Exercise brief: Find every line in the records below that contains the word "appear" and copy each of those lines.

Data:

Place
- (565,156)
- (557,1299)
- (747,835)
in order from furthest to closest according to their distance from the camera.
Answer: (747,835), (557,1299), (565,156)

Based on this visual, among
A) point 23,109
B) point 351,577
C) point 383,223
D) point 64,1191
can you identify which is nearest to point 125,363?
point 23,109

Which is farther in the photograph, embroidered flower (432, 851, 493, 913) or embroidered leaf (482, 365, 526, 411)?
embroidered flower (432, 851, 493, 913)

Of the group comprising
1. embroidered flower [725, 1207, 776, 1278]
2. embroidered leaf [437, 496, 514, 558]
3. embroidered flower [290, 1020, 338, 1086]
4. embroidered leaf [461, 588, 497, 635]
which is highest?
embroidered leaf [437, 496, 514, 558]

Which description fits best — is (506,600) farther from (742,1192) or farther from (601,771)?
...
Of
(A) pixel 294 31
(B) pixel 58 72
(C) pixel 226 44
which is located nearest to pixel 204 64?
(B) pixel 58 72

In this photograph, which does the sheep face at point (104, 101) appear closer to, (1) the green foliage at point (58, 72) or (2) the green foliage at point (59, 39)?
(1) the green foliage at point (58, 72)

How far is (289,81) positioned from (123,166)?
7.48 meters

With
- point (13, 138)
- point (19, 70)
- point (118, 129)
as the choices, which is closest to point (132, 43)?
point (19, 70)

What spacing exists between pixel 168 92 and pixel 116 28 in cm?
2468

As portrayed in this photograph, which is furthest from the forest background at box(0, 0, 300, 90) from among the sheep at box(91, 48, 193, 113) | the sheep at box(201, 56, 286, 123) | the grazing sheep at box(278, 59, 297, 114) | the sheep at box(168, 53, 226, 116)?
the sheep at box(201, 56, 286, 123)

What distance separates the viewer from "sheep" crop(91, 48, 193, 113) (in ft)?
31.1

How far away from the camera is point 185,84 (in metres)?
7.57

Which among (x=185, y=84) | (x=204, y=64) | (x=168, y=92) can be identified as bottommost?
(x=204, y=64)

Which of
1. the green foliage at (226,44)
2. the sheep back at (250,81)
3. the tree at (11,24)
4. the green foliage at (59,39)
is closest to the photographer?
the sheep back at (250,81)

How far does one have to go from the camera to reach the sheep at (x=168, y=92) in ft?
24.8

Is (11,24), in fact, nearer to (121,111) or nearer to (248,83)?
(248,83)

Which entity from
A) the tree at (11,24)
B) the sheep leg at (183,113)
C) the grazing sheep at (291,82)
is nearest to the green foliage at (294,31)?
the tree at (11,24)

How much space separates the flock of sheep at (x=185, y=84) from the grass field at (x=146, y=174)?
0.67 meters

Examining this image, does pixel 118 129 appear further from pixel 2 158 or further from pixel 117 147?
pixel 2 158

Answer to the exercise:
In this photograph, which does the sheep face at point (104, 101) appear closer to, (1) the green foliage at point (58, 72) or (2) the green foliage at point (59, 39)?
Examining this image, does pixel 118 129 appear further from pixel 2 158 or further from pixel 117 147?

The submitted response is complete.